• To do
Using the contract tips text, answer each question briefly.
1. Where in a contract is boilerplate often located?
2. What kind of lawyer does the text advise against using?
3. Does a signed contract bind you if you didn't understand it?

[Exercise text — start]

If you don’t understand something, ask
Contracts are legal documents, often drafted by lawyers, and they usually include confusing language or concepts. So, don’t be afraid to ask a question if you don’t understand what something means (remember, there are no stupid questions). If you sign a contract, it’s binding whether you understand it or not. Understand what each provision means before you sign it.
Use a qualified lawyer if you can
While lawyers can be expensive, they can also save you money and frustration in the long run (and the short run). A lawyer can help you understand the contract and negotiate terms in your favor. A qualified lawyer will know your industry and which terms should be negotiated. Avoid using a friend or relative who is a lawyer, but doesn’t specialize in contracts or your industry—you may end up paying for it down the road.
Put all deal terms in writing
It’s surprising how many times you may hear “just trust me” when you’re negotiating a contract. That’s a negotiating tactic—an appeal to your emotions—often used by people who don’t have a legitimate negotiating position. All your important deal points should be in the contract and not left to “trust.” These include (a) the reason for entering the contract, (b) what you agree to do and what the other party agrees to do, (c) when these things are supposed to happen, (d) what the financial terms of the deal are (e.g., how and when you get paid), (e) how you get out of the deal if something goes wrong, and (f) how long the deal lasts. Business deals are like a marriage—it all sounds good on the front end, but to keep it happy, put everything in writing.
Don’t make assumptions
Don’t assume anything when drafting or negotiating a contract. Spell out all the key assumptions in the contract. For example, if you’re negotiating an agreement with a marketing firm and you really want a particular person in the firm to work on your account, don’t assume that the firm will assign that person to do your work. If it’s important to you, specify in the contract whom you want to service your account.
Pay attention to “boilerplate”
Boilerplate refers to the standardized, formal language in a contract that is often located at the end of the contract. Boilerplate provisions affect your legal rights and are binding when you sign the contract even if you don’t read them. Be sure you read and understand these provisions, and negotiate them if you don’t like what they say. Examples of boilerplate provisions are (a) requiring the loser in a lawsuit to pay the other party’s legal fees, (b) requiring a lawsuit to occur in a selected state (which may be far from where you are), (c) prohibiting transfer or assignment of the agreement, (d) specifying which state’s law controls the interpretation of the agreement, and (e) requiring arbitration.
Understand your business
Translating your business deal into a contract requires a good knowledge of the customs and nuances of your business. If you don’t already have an intimate knowledge of how your business works and how deals are structured, talk to others who have done similar deals. If you don’t know what’s customary in your industry, you may not end up with the best contract. Once you have the deal you want, remember to monitor how the actual deal works in operation and whether it’s consistent with the contract. Every company should have a key person or team who monitors the actual implementation of contracts, especially multiyear contracts in which, over time, the actual practice may begin to vary from the contract terms.

[Exercise text — finish]
[Supplied records — start]

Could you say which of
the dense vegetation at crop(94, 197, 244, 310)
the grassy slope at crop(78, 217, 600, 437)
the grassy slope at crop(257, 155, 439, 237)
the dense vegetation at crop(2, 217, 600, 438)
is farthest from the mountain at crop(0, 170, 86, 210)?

[Supplied records — finish]

• Reply to the exercise
1. Boilerplate is often located at the end of the contract.
2. A friend or relative who is a lawyer but doesn't specialize in contracts or your industry.
3. Yes. A signed contract is binding whether you understand it or not.